Tuesday, 5 October 2021

Restarting Spiritual Direction

I decided to take up my own suggestion to seek help and direction. I contacted my spiritual companion from the Journey, Jade. 

To be honest, I tried preparing for the session but I wasn't sure what to expect. I just knew that I have been unsettled. I also knew that part of  this unsettling feeling is that I want to DO a lot of things, but I feel I am not achieving them. And also recognizing that I haven't been giving myself time to just be. And it reminds me of the picture I drew when I was at my silent retreat.


I remember the peace I felt as I drew this picture then. The comfort I felt, knowing that He was beside me, recognizing where I was in my life - the struggles, the pain, the heartache... and yet, still accepting me and loving me unconditionally as His child.

I've been very distracted with wanting to do many things that are meaningful for me. I feel like there is this huge countdown clock behind me and I'm trying to pack as many things as possible to fulfill before time stops. I remember Ann telling me to prioritize - what is God's plan for me? and I immediately said, to establish Safe Haven. 

So why aren't you working on it like you were, before your surgery and subsequent muscle injury?   

Honestly. I don't know. What is preventing me from restarting the group? Is it because I'm so drained and exhausted from doing everything else? I also recognize that my energy level has plunged since my second hospitalization.

_RECORDS SUPPLIED_:

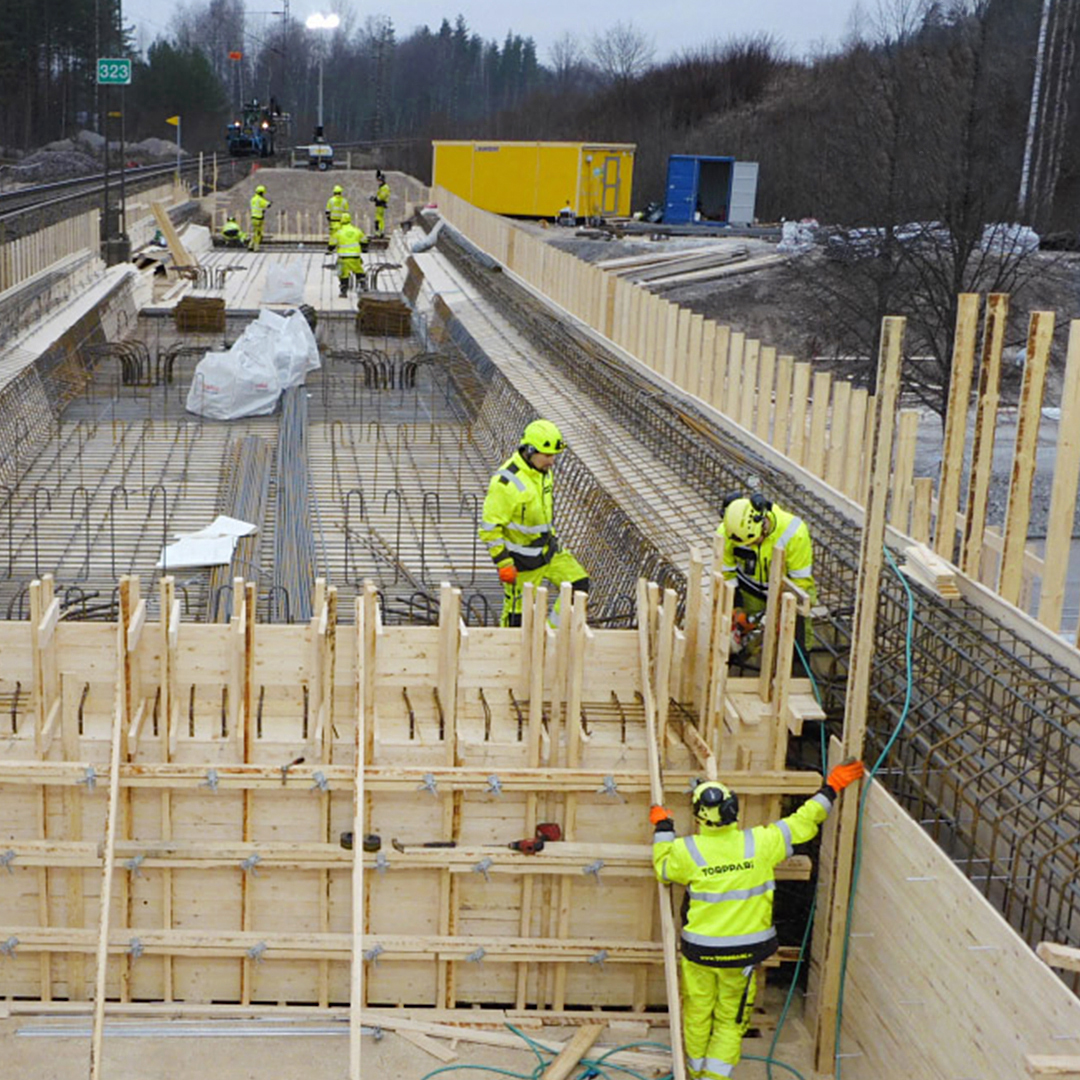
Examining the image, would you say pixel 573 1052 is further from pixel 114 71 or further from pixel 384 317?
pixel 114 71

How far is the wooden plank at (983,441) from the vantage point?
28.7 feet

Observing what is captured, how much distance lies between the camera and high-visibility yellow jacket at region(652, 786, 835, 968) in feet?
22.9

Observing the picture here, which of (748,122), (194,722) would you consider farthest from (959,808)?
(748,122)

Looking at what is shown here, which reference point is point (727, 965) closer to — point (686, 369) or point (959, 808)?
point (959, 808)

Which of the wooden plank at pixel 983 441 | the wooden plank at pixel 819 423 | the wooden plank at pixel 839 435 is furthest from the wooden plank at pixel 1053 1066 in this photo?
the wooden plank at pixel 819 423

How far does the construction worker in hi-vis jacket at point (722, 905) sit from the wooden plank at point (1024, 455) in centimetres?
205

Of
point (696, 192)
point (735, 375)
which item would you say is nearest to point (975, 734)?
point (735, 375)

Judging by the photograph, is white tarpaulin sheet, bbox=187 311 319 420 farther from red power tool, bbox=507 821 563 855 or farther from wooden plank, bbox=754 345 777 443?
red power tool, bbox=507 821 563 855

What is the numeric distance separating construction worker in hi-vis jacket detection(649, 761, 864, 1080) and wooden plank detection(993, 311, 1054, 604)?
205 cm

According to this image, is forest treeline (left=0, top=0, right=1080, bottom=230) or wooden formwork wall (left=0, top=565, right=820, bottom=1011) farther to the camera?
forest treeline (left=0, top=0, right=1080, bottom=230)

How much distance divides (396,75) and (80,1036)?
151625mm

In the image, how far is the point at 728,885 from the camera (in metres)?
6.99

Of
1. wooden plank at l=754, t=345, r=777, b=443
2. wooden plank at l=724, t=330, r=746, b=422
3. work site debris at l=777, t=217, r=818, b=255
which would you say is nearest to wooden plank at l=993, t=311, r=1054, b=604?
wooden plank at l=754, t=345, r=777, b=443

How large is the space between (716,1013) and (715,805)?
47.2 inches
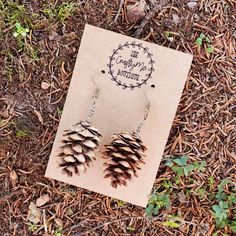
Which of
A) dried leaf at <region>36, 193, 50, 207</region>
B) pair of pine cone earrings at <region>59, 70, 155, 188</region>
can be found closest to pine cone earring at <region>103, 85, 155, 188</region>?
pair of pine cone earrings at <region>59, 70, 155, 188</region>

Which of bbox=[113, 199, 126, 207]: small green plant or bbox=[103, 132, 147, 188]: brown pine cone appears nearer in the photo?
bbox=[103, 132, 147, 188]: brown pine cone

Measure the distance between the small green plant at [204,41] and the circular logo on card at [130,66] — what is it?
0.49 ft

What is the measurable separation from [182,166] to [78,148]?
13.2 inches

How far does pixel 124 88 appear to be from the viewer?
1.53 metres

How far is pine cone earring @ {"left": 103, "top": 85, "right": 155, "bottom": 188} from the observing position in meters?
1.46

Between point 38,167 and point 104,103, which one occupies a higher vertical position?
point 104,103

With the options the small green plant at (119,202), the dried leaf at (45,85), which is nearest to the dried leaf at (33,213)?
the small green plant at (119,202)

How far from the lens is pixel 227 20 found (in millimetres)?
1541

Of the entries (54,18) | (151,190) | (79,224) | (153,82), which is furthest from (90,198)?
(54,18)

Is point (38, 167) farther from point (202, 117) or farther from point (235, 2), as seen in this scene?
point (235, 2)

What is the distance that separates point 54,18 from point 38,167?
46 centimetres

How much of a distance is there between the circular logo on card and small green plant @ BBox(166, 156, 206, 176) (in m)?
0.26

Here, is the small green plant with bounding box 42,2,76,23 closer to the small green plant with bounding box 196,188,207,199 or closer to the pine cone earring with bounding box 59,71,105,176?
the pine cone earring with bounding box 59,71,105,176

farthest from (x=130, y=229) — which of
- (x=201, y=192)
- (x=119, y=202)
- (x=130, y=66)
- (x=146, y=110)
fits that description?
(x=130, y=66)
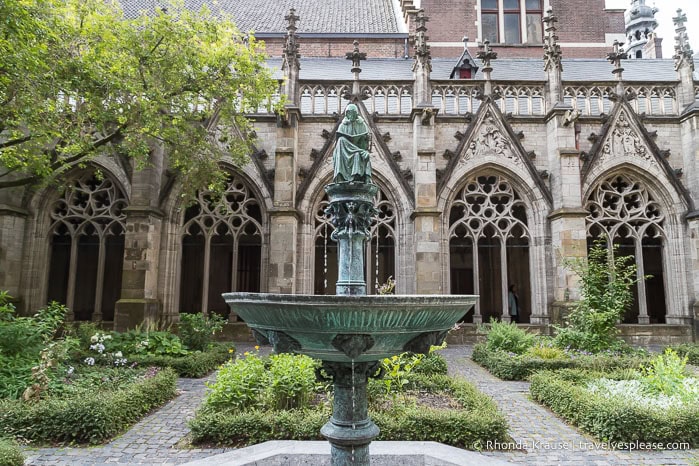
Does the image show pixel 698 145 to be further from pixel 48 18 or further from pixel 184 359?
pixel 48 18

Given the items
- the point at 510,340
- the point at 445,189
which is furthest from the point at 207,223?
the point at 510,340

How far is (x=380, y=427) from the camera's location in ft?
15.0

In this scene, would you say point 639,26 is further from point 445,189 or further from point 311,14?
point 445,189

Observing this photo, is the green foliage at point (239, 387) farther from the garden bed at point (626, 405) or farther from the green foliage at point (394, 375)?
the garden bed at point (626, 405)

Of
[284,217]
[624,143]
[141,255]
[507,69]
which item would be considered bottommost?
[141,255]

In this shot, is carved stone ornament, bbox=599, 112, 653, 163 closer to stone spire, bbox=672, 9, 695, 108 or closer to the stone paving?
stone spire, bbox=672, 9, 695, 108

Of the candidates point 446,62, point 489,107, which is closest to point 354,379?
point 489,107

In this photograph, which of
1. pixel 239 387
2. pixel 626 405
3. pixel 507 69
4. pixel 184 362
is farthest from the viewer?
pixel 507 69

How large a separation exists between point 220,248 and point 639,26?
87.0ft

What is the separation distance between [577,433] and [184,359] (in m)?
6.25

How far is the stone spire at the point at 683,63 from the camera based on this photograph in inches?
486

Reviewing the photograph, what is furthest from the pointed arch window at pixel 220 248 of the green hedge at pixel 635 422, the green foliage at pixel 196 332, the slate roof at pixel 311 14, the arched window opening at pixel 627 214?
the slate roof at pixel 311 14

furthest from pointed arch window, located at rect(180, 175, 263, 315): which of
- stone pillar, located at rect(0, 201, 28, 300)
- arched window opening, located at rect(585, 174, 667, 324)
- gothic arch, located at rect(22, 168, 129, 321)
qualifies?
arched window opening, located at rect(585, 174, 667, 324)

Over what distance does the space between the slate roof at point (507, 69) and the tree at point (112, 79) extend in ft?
---
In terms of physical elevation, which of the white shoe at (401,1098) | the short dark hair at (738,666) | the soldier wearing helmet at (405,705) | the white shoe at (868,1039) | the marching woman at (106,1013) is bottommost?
==
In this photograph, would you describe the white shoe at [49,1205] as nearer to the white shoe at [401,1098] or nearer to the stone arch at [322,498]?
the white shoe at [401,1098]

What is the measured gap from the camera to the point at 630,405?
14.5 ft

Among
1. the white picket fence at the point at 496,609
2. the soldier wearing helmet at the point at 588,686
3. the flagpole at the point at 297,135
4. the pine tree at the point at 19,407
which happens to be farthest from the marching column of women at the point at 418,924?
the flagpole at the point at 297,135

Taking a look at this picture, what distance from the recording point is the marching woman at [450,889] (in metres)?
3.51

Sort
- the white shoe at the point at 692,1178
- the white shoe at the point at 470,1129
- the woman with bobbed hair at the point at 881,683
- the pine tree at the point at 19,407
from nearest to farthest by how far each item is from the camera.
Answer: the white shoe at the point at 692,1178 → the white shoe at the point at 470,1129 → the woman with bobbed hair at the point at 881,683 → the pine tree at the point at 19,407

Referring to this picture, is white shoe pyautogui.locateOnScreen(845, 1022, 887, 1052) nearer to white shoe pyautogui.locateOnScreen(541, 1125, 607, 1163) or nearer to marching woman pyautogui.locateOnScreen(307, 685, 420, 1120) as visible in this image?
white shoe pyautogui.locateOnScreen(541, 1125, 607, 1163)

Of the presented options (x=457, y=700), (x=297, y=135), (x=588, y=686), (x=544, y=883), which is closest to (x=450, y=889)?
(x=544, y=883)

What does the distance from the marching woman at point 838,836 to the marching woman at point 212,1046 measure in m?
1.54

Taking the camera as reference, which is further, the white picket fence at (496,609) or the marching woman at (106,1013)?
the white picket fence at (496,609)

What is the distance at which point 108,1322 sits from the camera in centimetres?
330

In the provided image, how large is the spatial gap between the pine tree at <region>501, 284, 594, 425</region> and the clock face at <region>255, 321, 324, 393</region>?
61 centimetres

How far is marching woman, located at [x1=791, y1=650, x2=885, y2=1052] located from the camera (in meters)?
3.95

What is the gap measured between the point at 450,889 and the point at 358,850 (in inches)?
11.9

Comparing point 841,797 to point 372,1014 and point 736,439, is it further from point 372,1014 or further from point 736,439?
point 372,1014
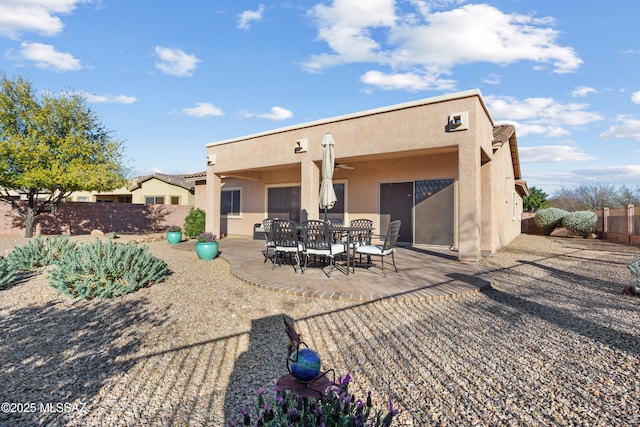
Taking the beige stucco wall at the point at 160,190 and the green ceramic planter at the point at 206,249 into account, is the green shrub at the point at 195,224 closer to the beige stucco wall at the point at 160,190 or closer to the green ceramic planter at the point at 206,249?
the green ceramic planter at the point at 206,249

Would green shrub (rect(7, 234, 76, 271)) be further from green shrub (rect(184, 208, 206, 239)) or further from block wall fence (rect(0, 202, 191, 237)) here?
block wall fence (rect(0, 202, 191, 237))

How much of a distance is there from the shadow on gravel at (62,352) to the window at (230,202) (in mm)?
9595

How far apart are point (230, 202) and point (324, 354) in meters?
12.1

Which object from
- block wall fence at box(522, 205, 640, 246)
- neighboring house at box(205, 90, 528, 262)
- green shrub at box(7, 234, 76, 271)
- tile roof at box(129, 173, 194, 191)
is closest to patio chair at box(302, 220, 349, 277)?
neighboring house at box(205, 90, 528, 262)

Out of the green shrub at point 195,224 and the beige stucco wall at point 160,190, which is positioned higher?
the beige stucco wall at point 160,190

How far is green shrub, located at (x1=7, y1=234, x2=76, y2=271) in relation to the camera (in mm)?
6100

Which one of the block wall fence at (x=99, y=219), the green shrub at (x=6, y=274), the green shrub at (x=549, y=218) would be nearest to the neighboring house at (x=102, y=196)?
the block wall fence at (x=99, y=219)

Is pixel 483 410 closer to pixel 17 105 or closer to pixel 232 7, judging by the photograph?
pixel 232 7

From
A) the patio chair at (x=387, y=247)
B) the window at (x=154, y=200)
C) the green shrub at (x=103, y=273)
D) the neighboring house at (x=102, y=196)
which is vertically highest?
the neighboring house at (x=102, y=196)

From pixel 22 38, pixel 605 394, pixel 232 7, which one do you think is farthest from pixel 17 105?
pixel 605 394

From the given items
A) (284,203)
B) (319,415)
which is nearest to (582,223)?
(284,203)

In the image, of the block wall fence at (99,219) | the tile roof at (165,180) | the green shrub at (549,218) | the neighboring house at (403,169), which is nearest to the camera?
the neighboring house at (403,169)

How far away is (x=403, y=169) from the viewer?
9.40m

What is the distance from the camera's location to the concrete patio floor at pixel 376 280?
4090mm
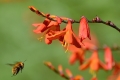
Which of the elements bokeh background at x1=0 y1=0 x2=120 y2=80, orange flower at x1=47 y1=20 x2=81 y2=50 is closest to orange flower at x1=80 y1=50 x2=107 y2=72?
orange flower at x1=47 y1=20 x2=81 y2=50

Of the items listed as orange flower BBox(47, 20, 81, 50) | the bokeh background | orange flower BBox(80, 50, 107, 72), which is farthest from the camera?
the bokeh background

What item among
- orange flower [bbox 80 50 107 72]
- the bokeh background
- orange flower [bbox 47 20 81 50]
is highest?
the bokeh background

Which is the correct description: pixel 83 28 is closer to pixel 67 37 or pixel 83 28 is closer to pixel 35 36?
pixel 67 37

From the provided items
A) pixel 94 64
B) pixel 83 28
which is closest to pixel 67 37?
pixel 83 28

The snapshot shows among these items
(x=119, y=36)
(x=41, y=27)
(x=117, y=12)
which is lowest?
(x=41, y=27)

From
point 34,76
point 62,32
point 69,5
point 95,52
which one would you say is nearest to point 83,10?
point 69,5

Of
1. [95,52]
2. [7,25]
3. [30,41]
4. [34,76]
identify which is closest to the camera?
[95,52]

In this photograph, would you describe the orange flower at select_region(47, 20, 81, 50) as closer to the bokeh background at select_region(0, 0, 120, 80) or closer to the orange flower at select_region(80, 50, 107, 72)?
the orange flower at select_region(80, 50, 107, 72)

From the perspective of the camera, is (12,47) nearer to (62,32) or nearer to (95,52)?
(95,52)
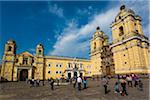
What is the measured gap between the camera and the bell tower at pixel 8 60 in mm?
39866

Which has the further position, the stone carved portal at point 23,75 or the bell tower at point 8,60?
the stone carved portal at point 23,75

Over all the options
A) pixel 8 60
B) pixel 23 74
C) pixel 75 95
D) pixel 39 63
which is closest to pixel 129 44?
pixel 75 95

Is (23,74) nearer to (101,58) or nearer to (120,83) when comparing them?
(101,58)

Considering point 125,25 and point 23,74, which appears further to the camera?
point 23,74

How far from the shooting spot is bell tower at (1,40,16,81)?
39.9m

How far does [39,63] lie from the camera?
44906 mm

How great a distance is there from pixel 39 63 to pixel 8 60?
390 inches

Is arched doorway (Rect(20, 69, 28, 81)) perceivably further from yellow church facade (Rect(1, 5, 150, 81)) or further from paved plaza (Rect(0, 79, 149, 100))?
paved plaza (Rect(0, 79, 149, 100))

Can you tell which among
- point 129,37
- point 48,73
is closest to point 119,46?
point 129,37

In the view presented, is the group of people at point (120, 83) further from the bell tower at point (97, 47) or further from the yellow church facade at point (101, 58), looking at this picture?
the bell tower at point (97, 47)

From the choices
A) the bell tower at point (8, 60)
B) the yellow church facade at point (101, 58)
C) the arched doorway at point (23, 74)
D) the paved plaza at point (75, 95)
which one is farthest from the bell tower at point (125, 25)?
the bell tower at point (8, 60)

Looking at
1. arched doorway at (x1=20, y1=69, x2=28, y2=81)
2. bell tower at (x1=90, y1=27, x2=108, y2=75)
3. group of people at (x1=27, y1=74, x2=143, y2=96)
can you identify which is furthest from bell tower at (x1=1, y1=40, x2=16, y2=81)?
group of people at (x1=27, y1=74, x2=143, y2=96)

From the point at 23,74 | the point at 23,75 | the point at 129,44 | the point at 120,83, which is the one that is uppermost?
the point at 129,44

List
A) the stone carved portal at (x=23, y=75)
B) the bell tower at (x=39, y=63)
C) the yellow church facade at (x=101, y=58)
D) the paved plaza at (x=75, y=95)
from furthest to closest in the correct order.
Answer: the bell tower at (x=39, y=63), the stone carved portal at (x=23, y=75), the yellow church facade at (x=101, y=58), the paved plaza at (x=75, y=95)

_EXERCISE SET_:
a. Retype the journal entry on restarting spiritual direction word for word, beginning at the words "Restarting Spiritual Direction" and stopping after "the Journey, Jade.".
b. In the journal entry on restarting spiritual direction, what does the writer immediately name as God's plan when told to prioritize?
c. Proceed with the journal entry on restarting spiritual direction, picking up after its final sentence.

_ANSWER SET_:
a.
Restarting Spiritual Direction

I decided to take up my own suggestion to seek help and direction. I contacted my spiritual companion from the Journey, Jade.

b. To establish Safe Haven.

c.
Maybe this is what is causing my feelings of being unsettled. I'm not doing what I've been given time to do.  But on the otherhand, I realize I'm not giving myself space to be as well. Again, i'm leaning towards defining my existence by the amount of things I do. 

Jade asked me really good questions which i need time to ponder upon.
- How is God inviting me to be His child?
- Have I had moments when I've been surprised by God's presence in my life
- Where is the grace of God in my life?
- What can I draw from these lessons?
- What is the posture of my heart? Am I looking towards Him or am I turning away?
- When does a gift become corrupted? where is the line?
- What is my call to His obedience?

I don't just need to clear my brain/mind fog. I need to clear my fogged heart as well. She said something that stuck with me. I can choose to focus more on the grace moments I've experienced. 

Lord, I want to find rest in You. I want to learn to enjoy Your presence. Please help me slow down.